Tourism destination branding largely depends on the partnership of the public sector and private sector.

The public sector (Government) plays a critical role in organizing, managing and governing the tourism sector.

Governments owns and manages many iconic tourism attractions, national parks, heritage sites, such as museums, art galleries, and historic monuments.

In essence, government cannot afford to leave such an important economic sector to the whims of the market and private sector.

It is also the government’s role to alleviate the negative consequences of tourism and to ensure that the sector is regulated and planned effectively.

The private sector mainly owns “support facilities” which are critical for high quality visitor experience such as hotel accommodation, restaurants, amusement parks, and touring services.

There is therefore need for partnership of government and corporates to come up with a total package for tourism enjoyment.

However, for tourism effectiveness and efficiency scholars argue that tourist board staff such as the ZTA must appreciate what drives the private sector.

It is argued that it is ideal to inculcate private sector culture into what are normally public sector organisations and not merely pay lip service to it.

Out of this approach, it is argued that links with the tourism industry have to be close and effective.

It emphasises joint cooperation and the abandonment of political boundaries. Tourism boards should ensure that there is a strong linkage between the message and the product.

If you are to use words such as “dreams” or “paradise” think about whether the product you are offering reflects your customers’ ideas of paradise, train your tax drivers, improve the quality of hotels etc.

Stakeholder participation

The Working Group championing destination branding must come up with a core idea such as “Uniquely Singapore” or “South Africa” a land by possibilities”.

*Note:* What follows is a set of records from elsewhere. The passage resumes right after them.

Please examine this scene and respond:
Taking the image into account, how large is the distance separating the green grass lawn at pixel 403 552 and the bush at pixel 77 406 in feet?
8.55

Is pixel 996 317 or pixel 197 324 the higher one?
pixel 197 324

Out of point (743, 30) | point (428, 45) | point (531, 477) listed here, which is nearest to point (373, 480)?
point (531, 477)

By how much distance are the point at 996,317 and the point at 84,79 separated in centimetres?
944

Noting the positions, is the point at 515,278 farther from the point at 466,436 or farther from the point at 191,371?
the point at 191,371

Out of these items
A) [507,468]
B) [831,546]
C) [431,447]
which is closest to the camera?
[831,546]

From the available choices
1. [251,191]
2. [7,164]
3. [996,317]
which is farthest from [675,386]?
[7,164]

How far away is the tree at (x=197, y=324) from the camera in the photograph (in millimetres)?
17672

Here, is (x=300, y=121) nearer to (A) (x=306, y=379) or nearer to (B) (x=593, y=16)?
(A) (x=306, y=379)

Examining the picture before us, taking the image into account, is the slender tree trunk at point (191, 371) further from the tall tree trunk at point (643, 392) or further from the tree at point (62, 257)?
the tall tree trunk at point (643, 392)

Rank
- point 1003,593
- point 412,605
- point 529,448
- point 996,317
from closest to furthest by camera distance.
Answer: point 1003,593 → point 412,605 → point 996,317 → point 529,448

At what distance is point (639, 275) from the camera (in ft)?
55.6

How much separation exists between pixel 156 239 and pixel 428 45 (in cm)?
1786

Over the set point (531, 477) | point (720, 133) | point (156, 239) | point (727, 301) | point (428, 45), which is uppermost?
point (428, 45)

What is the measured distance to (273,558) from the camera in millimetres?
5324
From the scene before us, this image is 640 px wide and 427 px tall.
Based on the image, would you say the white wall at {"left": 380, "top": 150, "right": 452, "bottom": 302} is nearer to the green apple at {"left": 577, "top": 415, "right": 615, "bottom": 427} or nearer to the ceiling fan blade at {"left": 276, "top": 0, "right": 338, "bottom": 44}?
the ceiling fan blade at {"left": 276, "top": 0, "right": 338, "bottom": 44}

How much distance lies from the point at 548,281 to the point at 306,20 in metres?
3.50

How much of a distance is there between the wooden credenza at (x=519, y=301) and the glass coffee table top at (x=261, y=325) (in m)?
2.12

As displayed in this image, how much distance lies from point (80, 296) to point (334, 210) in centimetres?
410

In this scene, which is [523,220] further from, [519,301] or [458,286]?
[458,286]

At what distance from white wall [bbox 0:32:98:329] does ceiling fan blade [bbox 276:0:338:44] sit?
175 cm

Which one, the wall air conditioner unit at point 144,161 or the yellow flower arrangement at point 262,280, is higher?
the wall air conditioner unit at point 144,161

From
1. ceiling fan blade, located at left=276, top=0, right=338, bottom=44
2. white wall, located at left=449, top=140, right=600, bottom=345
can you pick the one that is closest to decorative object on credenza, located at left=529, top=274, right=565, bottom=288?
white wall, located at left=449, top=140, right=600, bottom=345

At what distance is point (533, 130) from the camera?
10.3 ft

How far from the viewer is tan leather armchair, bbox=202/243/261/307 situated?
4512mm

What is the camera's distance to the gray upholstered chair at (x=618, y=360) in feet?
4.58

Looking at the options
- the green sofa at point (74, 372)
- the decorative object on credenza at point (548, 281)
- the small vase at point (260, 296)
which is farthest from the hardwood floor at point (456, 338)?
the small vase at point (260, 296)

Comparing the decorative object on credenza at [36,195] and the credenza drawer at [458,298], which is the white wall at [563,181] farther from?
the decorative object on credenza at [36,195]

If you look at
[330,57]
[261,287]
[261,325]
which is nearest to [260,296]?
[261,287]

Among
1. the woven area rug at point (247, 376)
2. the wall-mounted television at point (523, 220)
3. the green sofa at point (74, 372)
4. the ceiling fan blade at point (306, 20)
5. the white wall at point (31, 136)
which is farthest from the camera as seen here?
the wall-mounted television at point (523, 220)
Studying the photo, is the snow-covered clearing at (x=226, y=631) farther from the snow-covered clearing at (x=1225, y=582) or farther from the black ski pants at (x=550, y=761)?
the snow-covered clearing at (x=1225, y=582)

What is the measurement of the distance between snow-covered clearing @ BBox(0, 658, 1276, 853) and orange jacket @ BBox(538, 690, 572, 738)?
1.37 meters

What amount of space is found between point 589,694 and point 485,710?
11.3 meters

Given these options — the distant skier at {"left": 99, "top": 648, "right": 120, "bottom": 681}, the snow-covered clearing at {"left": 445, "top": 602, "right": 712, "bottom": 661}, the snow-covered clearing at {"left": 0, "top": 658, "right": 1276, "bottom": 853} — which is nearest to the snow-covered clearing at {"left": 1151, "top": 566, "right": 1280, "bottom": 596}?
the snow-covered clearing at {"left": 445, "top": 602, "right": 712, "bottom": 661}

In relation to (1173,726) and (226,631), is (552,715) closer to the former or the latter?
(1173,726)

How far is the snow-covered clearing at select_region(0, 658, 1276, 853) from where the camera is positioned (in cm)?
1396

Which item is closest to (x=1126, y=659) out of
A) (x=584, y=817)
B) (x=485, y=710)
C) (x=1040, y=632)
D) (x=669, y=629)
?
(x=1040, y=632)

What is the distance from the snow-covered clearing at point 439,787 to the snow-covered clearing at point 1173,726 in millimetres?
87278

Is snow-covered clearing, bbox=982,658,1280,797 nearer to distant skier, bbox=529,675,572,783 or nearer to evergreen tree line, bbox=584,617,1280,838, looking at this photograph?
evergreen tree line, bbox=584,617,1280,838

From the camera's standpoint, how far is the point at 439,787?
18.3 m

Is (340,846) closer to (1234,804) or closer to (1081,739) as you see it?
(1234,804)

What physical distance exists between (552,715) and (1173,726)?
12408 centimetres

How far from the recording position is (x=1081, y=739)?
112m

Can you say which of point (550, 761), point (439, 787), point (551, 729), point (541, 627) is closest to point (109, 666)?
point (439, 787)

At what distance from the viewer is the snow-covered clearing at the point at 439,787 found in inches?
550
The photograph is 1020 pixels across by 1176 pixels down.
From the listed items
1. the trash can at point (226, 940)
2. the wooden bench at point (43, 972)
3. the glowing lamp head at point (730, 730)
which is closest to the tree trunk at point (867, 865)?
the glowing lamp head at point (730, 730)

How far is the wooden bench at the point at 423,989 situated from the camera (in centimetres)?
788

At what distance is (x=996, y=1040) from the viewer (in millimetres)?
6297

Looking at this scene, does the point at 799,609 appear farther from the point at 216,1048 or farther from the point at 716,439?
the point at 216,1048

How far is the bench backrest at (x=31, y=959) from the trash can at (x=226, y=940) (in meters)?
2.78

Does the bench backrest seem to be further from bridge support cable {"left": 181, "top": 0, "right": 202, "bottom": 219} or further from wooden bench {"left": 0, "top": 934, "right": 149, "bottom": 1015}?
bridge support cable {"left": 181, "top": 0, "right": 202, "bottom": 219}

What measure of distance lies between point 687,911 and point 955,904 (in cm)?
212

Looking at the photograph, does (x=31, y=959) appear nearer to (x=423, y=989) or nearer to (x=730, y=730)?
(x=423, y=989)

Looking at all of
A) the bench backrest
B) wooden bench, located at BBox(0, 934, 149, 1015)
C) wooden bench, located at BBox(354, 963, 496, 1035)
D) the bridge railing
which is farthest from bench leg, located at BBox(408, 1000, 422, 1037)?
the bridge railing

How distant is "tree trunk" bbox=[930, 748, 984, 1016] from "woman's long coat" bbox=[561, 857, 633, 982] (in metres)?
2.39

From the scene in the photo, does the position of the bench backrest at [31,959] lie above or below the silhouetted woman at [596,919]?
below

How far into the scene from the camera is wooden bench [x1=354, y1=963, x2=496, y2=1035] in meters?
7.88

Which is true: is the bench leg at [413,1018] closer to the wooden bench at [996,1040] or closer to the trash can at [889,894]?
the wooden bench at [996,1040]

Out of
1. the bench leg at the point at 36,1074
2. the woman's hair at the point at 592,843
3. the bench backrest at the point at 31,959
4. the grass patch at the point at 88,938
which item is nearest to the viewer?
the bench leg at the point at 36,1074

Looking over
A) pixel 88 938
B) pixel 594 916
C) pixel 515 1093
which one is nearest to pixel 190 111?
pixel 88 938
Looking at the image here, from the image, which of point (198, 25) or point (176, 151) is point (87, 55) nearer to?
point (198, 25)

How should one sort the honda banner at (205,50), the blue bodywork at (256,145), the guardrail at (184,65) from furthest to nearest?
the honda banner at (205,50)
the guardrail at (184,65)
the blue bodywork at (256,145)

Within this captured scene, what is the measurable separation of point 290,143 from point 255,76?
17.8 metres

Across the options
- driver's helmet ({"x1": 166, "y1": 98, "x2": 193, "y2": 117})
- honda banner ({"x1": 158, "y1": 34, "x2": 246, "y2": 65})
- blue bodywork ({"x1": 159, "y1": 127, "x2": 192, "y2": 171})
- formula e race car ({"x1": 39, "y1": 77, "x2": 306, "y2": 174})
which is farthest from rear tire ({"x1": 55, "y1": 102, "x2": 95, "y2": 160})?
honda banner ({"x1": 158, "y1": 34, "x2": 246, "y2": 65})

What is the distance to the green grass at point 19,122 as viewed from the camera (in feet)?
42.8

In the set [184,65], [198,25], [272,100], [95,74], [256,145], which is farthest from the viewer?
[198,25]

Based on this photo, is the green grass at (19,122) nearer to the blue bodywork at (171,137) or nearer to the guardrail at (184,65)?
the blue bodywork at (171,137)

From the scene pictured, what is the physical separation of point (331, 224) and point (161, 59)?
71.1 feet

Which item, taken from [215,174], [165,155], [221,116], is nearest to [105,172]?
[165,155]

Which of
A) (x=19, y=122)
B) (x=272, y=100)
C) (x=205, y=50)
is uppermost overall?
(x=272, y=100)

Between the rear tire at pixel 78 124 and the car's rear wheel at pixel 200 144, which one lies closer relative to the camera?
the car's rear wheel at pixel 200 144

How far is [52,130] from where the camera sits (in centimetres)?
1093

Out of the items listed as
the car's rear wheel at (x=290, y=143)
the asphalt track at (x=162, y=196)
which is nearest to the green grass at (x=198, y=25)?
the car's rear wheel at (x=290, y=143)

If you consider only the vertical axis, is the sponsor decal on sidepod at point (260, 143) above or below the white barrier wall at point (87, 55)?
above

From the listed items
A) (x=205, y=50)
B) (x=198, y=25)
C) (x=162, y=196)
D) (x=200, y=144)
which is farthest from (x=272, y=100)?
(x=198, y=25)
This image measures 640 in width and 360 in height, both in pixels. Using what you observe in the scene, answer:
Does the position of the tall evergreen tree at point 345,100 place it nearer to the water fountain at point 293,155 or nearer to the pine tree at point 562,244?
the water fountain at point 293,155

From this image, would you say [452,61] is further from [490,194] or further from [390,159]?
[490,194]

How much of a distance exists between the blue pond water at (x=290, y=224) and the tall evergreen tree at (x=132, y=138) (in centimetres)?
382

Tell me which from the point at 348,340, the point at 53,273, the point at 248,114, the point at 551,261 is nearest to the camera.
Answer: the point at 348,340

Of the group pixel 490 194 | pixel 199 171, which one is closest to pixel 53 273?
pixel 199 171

Coming up with a core idea is a result of stakeholder consultations which assist in creating a sense of identity and acceptance of the idea.

Stakeholders should promote the core idea at every platform.

The process of developing a core idea should be inclusive and participatory rather than of top -bottom.

Stakeholder management is the driving force for destination’s sustainability and will be a full subject for another day.

Long term financing the long term government commitment

Tourism scholars agree that tourism needs money for tourism development, infrastructural and superstructure development in terms of transportation infrastructure and utilities.

Tourism strategists should convince the whole cabinet by showing the benefit of tourism to the national economy, to job creation and to foreign exchange mobilisation.

The destination is where the consequences of tourism occur whether positive or negative and it is therefore the focus for planning and management of Tourism, all wrapped into a framework of sustainability where the public sector plays a major role.

In focusing on endowed resources of destinations one has to understand that destinations have many common features but a key distinction is between attractions which draw the visit and the support facilities which are essential for tourism, that support rather than draw the visit.

Sustainability is critical for destinations and this delivered through management of the carrying capacity of tourism resources and the destination management and strategic planning.

All this requires long term government commitment and consistency.

In conclusion, the destination branding framework above is a product of years of research and is summarised as follows.

Destination Branding Strategy (DB) which is derived from corporate branding involves brand positioning, brand identity development, brand promotion, brand association, brand culture, rebranding, brand personality development, and stakeholder involvement and other elements of the brand architecture.

The branding process (for Zimbabwe) particularly or branding involves brand audit which entails assessing the performance of the brand in a given situation.

It involves carrying out an analysis of the target audience in terms of demographics, lifestyles, incomes, cultural orientation and other factors.

It is not a one size fits all scenario of going into Europe and think all people will want to visit Zimbabwe.

It also involves an analysis of the target market.

Competitor analysis is a critical element in the branding process as it analyses the performance of competitors in order to craft strategies to outcompete them and consolidating own position. This becomes the basis of differentiation.